December Adventure 2024

Table of Contents

This is my log for December Adventure. I don’t have a clear plan for the contents, we’ll see where it goes :)

The December Adventure is low key. The goal is to write a little bit of code every day in December.
–– Eli Mellen

Dec 01

I did a handful of things today. Not a lot of coding, mostly uni work.

Set the blog up and replaced my old simple placeholder site. I’m using zola with Duckquill which I found very pretty. I stumbled into a fair bit of issues with nothing working in the beginning with a blank zola project, setting some post metas and blog extras did the trick.

Today was mostly writing the technical report for ComRaTT which is a part of a preliminary research project I’m working on with my mate kaep. The project is a compiled functional language that borrows the type system of Async RaTT which our supervisor(s) created. I wrote a couple of typst helper methods to help make the paper a little prettier and consistent. Mostly helper methods like

#let modality_circle(symbol) = {
  let circle-size = 1em
  let text-size = 0.9em
  circle(height:circle-size, stroke: 0.5pt)

  place(center+horizon, dx: -circle-size/2)[
    #set align(center+horizon)
    #set text(size: text-size)
    #box(width: text-size, height: text-size)[$symbol$]
  ]
}

#let mod_exists = modality_circle($exists$)
#let mod_forall = modality_circle($forall$)

#let turns = symbol(
  "",
  ("double", ""),
  ("triple", "")
)

#let darrow = math.arrow.b.double

Typst is such a nice break from LaTeX.

I’ve been holding off working on the correctness proof of a primitive, verified compiler in Idris for a couple of days (not related to above). Hopefully holding back will bring out some ideas to crack the problem once I find time to look at it. Idris is pretty cool! We are basing this work on “functional pearls

Functional pearls are elegant, instructive examples of functional programming. They are supposed to be fun, and they teach important programming techniques and fundamental design principles [..]

Specifically we’re translating “A type-correct, stack-safe, provably correct, expression compiler in Epigram” into Idris and adding exceptions and let bindings. May show some of that in the coming days.

Rest of the evening will be spent with my lovely wife.

Dec 02

Got that correctness proof done! Very exciting. It got a little long, so I’ll rather just link to the commit.

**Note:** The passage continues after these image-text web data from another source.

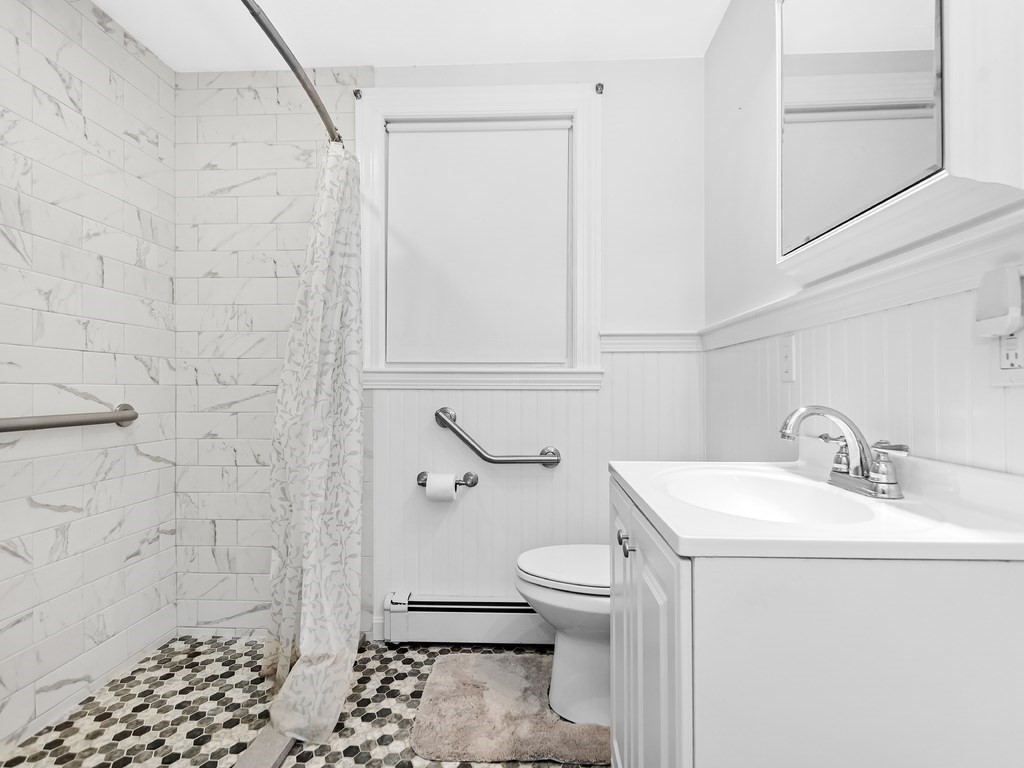 263 Cordaville Road Ashland, MA 01721 - Photo 8 of 18 a bathroom with a sink a toilet and shower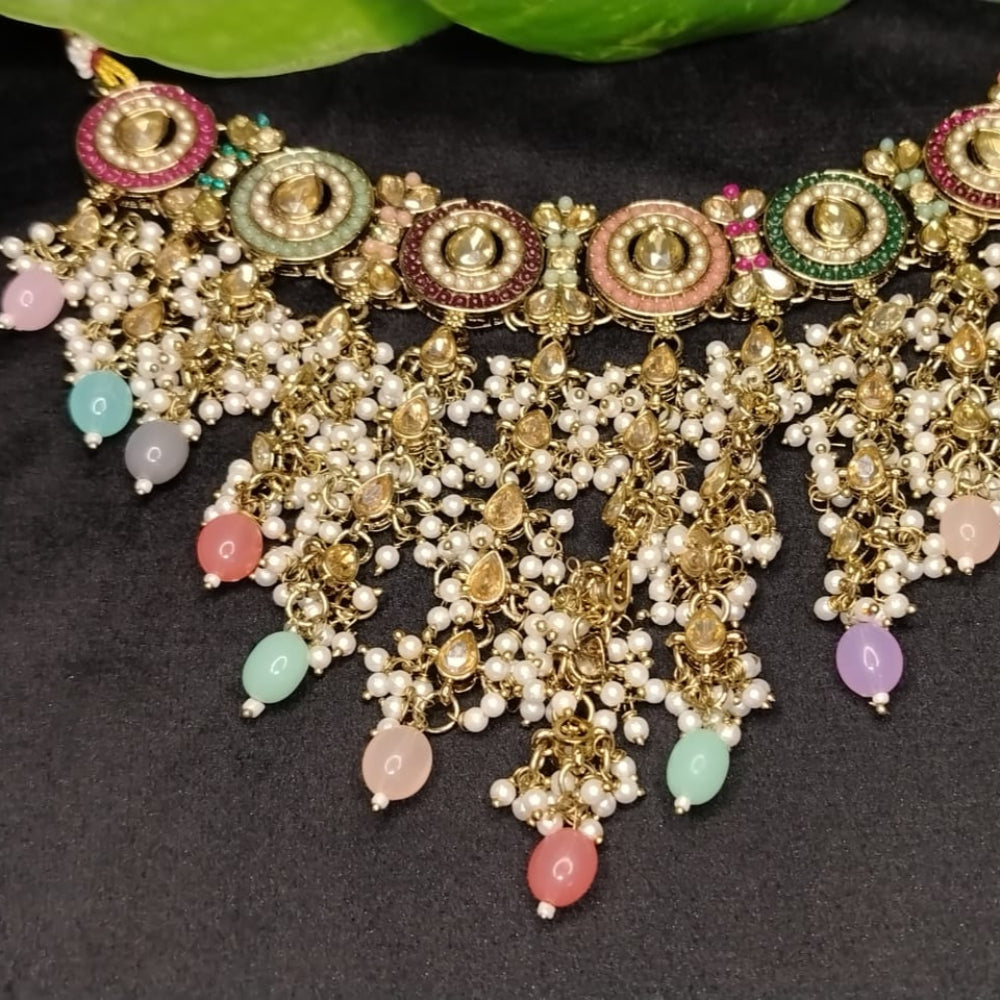 Intricate Waterfall Style Multicolr Necklace with Kundan on Black Surface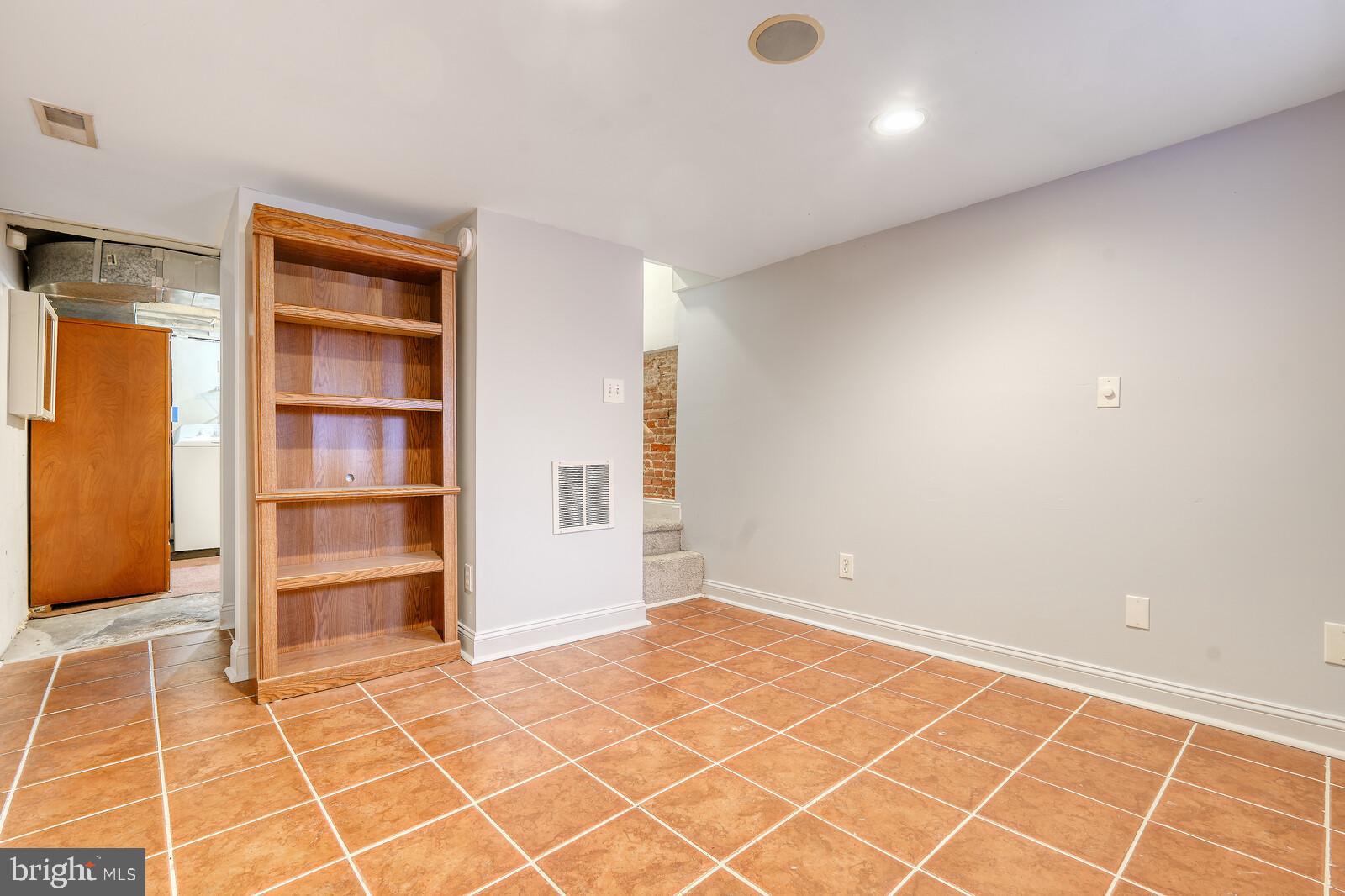 1212 Marshall Street Baltimore, MD 21230 - Photo 38 of 39 a view of an empty room with a window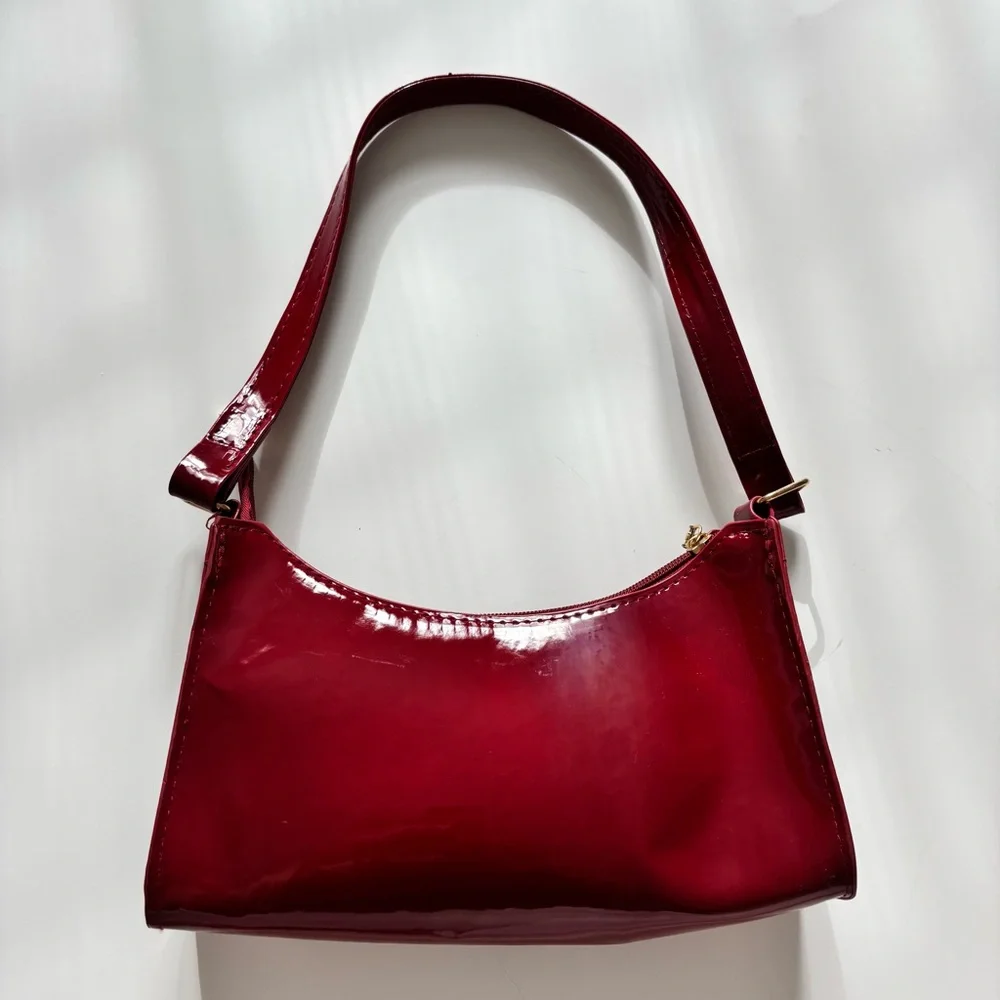 burgundy shoulder bag with gold zipper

It’s very messy and Idris1 isn’t the best at error messages so I ported to Idris2 and backported once it worked – though both versions are more or less the same.

I also wanted to do something less mind straining, so I did AoC day 1 in Idris2 too

import Data.String

part1 : List (Integer, Integer) -> Integer
part1 loc =
  let (left, right) = unzip loc
      sortedPairs = zip (sort left) (sort right) in
   sum . map (abs . uncurry (-)) $ sortedPairs

part2 : List (Integer, Integer) -> Integer
part2 locs =
    let (left, right) = unzip locs in
    sum $ map (\l => l * cast (count_x l right)) left
    where
      count_x : (Eq t, Foldable m) => t -> m t -> Nat
      count_x v = count (== v)

parse : String -> List (Integer, Integer)
parse = map parseLine . lines
  where
    parseLine str = case words str of
      [l, r] => (cast l, cast r)
      _ => (0, 0)


readInput : IO (List String)
readInput = case !getLine of
  "" => pure []
  line => pure (line :: !readInput)

main : IO ()
main =
  let input = !readInput
      pairs = parse (unlines input)
  in do
    putStrLn $ "Part 1: " ++ show (part1 pairs)
    putStrLn $ "Part 2: " ++ show (part2 pairs)

I especially enjoy the !-notation which acts similar to an inline do-block. It’s syntax sugar that roughly provides (!) : m a -> a. It reminds me of the new ! and ? suffix in Roc. I think it’s a great way to make code more readable and is advantageous over the old backpassing syntax we had before.

That’s all for today. I didn’t want to do much more coding after all that Idris stuff :’)

Dec 03

Didn’t do a lot today. I updated my nix config a little after updating my flake lock.

I also followed along the API Authentication guide for Phoenix Framework’s mix phx.gen.auth. Was really easy to get working. Not really sure what to do with it though. I have a little playground project going that I want to do some exploration/learning with. Mostly learning about effective domain design and rapid prototyping with LiveView. No code to show though.